== GIVEN INSTRUCTION ==
Copy out all of the material below word for word, with every line unchanged.

====

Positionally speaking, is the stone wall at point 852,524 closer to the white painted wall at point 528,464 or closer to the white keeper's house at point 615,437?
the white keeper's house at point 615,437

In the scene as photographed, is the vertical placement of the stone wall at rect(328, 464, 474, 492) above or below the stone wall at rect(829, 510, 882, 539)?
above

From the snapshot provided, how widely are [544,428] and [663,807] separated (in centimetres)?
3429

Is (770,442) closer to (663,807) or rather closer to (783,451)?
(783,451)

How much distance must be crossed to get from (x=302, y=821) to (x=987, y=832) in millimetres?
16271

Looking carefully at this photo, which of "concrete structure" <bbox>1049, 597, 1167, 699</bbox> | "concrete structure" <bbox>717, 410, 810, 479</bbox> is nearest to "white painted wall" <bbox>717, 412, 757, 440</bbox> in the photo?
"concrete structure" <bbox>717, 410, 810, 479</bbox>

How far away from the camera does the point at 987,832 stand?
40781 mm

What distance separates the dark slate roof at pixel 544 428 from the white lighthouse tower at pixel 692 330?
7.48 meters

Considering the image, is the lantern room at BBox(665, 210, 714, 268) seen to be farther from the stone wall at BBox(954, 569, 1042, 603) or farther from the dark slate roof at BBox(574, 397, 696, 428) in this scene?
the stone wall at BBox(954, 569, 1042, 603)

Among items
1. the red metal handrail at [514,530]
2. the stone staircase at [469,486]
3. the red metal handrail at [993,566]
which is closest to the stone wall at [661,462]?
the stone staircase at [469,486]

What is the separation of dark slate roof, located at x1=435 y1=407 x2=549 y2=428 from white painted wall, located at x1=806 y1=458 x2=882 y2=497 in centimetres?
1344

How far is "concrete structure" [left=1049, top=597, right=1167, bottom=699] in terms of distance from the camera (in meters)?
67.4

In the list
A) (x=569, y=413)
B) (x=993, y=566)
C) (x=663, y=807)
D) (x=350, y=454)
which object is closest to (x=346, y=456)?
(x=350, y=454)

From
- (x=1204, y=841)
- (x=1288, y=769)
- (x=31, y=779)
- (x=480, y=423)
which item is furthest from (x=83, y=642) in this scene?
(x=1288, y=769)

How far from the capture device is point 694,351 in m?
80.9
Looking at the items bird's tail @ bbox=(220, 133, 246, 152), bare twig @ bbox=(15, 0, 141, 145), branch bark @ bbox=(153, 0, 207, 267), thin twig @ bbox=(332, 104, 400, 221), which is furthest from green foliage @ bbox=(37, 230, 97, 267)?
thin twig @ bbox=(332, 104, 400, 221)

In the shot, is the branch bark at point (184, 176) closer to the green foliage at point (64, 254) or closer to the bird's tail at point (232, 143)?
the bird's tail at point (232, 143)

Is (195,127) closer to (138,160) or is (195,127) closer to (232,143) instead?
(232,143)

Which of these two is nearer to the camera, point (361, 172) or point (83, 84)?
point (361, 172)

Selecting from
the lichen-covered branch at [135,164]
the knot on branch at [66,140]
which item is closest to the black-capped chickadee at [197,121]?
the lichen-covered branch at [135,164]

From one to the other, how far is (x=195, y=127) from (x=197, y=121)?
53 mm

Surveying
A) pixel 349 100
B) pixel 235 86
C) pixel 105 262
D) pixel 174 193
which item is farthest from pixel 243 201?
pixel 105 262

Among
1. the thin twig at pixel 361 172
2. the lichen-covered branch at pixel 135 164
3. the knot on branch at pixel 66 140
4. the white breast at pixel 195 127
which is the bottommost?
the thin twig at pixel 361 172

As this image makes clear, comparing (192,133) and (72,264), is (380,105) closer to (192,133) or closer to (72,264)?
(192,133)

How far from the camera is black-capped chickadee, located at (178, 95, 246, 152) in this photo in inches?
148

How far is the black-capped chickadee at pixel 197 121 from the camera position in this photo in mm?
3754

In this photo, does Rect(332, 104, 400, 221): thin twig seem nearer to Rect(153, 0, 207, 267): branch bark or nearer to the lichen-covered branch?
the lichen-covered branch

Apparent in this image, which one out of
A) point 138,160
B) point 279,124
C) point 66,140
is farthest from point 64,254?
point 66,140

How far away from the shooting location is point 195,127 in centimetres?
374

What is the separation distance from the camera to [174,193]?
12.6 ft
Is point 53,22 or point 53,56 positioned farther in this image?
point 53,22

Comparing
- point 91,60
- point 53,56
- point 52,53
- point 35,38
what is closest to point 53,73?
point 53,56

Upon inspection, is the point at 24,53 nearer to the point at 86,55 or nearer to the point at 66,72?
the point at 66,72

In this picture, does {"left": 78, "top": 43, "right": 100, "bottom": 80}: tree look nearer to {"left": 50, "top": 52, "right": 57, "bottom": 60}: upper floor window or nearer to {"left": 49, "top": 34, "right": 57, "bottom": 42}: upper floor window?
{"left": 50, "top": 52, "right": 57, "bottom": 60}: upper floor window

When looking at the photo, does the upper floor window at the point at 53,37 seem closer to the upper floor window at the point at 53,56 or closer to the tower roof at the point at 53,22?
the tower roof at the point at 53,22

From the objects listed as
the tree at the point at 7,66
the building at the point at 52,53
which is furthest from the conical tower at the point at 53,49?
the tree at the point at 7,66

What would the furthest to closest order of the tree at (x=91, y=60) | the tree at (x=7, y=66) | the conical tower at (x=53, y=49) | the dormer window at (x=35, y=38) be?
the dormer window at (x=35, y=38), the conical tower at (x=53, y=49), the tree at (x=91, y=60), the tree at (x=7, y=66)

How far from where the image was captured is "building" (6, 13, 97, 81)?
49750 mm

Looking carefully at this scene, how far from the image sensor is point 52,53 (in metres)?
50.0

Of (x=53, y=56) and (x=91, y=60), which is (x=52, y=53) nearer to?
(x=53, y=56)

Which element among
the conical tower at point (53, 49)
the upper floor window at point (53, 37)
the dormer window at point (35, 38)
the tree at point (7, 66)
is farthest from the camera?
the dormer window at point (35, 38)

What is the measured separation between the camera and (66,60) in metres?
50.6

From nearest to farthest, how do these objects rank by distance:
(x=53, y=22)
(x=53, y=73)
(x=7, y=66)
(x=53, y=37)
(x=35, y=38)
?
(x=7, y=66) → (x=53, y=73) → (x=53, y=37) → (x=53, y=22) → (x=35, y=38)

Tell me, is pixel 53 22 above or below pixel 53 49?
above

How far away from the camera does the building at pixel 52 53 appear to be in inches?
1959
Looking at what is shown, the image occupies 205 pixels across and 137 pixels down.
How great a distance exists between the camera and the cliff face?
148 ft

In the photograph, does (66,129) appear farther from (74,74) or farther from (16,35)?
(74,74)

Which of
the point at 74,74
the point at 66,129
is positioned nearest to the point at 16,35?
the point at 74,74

====

== ANSWER TO THE PROBLEM ==
Positionally speaking, is the stone wall at point 852,524 closer to the white painted wall at point 528,464 or closer to the white keeper's house at point 615,437?
the white keeper's house at point 615,437

In the scene as photographed, is the vertical placement of the stone wall at rect(328, 464, 474, 492) above or below the stone wall at rect(829, 510, 882, 539)?
above

From the snapshot provided, how widely are [544,428] and [663,807] separated (in centimetres)?
3429

Is (770,442) closer to (663,807) or rather closer to (783,451)?
(783,451)

How much distance must be crossed to get from (x=302, y=821) to (x=987, y=832) in millimetres?
16271

Looking carefully at this photo, which of "concrete structure" <bbox>1049, 597, 1167, 699</bbox> | "concrete structure" <bbox>717, 410, 810, 479</bbox> is nearest to "white painted wall" <bbox>717, 412, 757, 440</bbox> in the photo?
"concrete structure" <bbox>717, 410, 810, 479</bbox>

How far away from the camera does the point at 987,832 stand?
40781 mm

What distance separates the dark slate roof at pixel 544 428 from the white lighthouse tower at pixel 692 330?
7.48 meters

Considering the image, is the lantern room at BBox(665, 210, 714, 268) seen to be farther from the stone wall at BBox(954, 569, 1042, 603) or farther from the dark slate roof at BBox(574, 397, 696, 428) in this scene?
the stone wall at BBox(954, 569, 1042, 603)

Among items
1. the red metal handrail at [514,530]
2. the stone staircase at [469,486]
3. the red metal handrail at [993,566]
which is closest to the stone wall at [661,462]?
the stone staircase at [469,486]

What is the separation of dark slate roof, located at x1=435 y1=407 x2=549 y2=428 from white painted wall, located at x1=806 y1=458 x2=882 y2=497 in centimetres?
1344

How far is "concrete structure" [left=1049, top=597, right=1167, bottom=699] in terms of distance from the camera (in meters)?
67.4

In the list
A) (x=569, y=413)
B) (x=993, y=566)
C) (x=663, y=807)
D) (x=350, y=454)
which object is closest to (x=346, y=456)?
(x=350, y=454)

From
- (x=1204, y=841)
- (x=1288, y=769)
- (x=31, y=779)
- (x=480, y=423)
which item is furthest from (x=83, y=642) in this scene?
(x=1288, y=769)

How far from the capture device is point 694,351 in m?
80.9
Looking at the items bird's tail @ bbox=(220, 133, 246, 152), bare twig @ bbox=(15, 0, 141, 145), branch bark @ bbox=(153, 0, 207, 267), thin twig @ bbox=(332, 104, 400, 221), which is furthest from green foliage @ bbox=(37, 230, 97, 267)?
thin twig @ bbox=(332, 104, 400, 221)

In the shot, is the branch bark at point (184, 176) closer to the green foliage at point (64, 254) or closer to the bird's tail at point (232, 143)?
the bird's tail at point (232, 143)

Is (195,127) closer to (138,160) or is (195,127) closer to (232,143) instead?
(232,143)

Which of these two is nearer to the camera, point (361, 172) or point (83, 84)?
point (361, 172)

Selecting from
the lichen-covered branch at [135,164]
the knot on branch at [66,140]
which item is closest to the black-capped chickadee at [197,121]?
the lichen-covered branch at [135,164]

From one to the other, how far is (x=195, y=127) from (x=197, y=121)?
53 mm

Surveying
A) pixel 349 100
B) pixel 235 86
C) pixel 105 262
D) pixel 174 193
which item is farthest from pixel 243 201?
pixel 105 262

Among
1. the thin twig at pixel 361 172
2. the lichen-covered branch at pixel 135 164
3. the knot on branch at pixel 66 140
4. the white breast at pixel 195 127
which is the bottommost?
the thin twig at pixel 361 172

As this image makes clear, comparing (192,133) and (72,264), is (380,105) closer to (192,133) or closer to (72,264)?
(192,133)

How far from the camera is black-capped chickadee, located at (178, 95, 246, 152) in this photo in inches?
148

How far is the black-capped chickadee at pixel 197 121 from the camera position in this photo in mm?
3754

In this photo, does Rect(332, 104, 400, 221): thin twig seem nearer to Rect(153, 0, 207, 267): branch bark or nearer to the lichen-covered branch?
the lichen-covered branch

Apparent in this image, which one out of
A) point 138,160
B) point 279,124
C) point 66,140
is farthest from point 64,254?
point 66,140

How far away from the shooting location is point 195,127 in centimetres?
374

What is the separation distance from the camera to [174,193]?
12.6 ft
Is point 53,22 or point 53,56 positioned farther in this image?
point 53,22

Comparing
- point 91,60
- point 53,56
- point 52,53
- point 35,38
what is closest to point 53,73?
point 53,56

Upon inspection, is the point at 24,53 nearer to the point at 86,55 or nearer to the point at 66,72?
the point at 66,72

In this picture, does {"left": 78, "top": 43, "right": 100, "bottom": 80}: tree look nearer to {"left": 50, "top": 52, "right": 57, "bottom": 60}: upper floor window or nearer to {"left": 49, "top": 34, "right": 57, "bottom": 42}: upper floor window?
{"left": 50, "top": 52, "right": 57, "bottom": 60}: upper floor window

When looking at the photo, does the upper floor window at the point at 53,37 seem closer to the upper floor window at the point at 53,56 or closer to the tower roof at the point at 53,22?
the tower roof at the point at 53,22

From the objects listed as
the tree at the point at 7,66
the building at the point at 52,53
which is furthest from the conical tower at the point at 53,49?
the tree at the point at 7,66

What would the furthest to closest order of the tree at (x=91, y=60) | the tree at (x=7, y=66) | the conical tower at (x=53, y=49) | the dormer window at (x=35, y=38) be?
the dormer window at (x=35, y=38), the conical tower at (x=53, y=49), the tree at (x=91, y=60), the tree at (x=7, y=66)

How far from where the image was captured is "building" (6, 13, 97, 81)?
49750 mm

Looking carefully at this scene, how far from the image sensor is point 52,53 (in metres)?
50.0

Of (x=53, y=56) and (x=91, y=60), which is (x=52, y=53) nearer to?
(x=53, y=56)

Which element among
the conical tower at point (53, 49)
the upper floor window at point (53, 37)
the dormer window at point (35, 38)
the tree at point (7, 66)
is farthest from the camera?
the dormer window at point (35, 38)

What is the measured separation between the camera and (66,60) in metres?
50.6

From nearest to farthest, how do these objects rank by distance:
(x=53, y=22)
(x=53, y=73)
(x=7, y=66)
(x=53, y=37)
(x=35, y=38)
?
(x=7, y=66) → (x=53, y=73) → (x=53, y=37) → (x=53, y=22) → (x=35, y=38)

Tell me, is pixel 53 22 above or below pixel 53 49?
above

How far away from the camera does the building at pixel 52 53 appear to be in inches?
1959
Looking at what is shown, the image occupies 205 pixels across and 137 pixels down.
How great a distance exists between the camera and the cliff face?
148 ft

In the photograph, does (66,129) appear farther from (74,74) or farther from (16,35)?
(74,74)

Which of
the point at 74,74
the point at 66,129
is positioned nearest to the point at 16,35?
the point at 74,74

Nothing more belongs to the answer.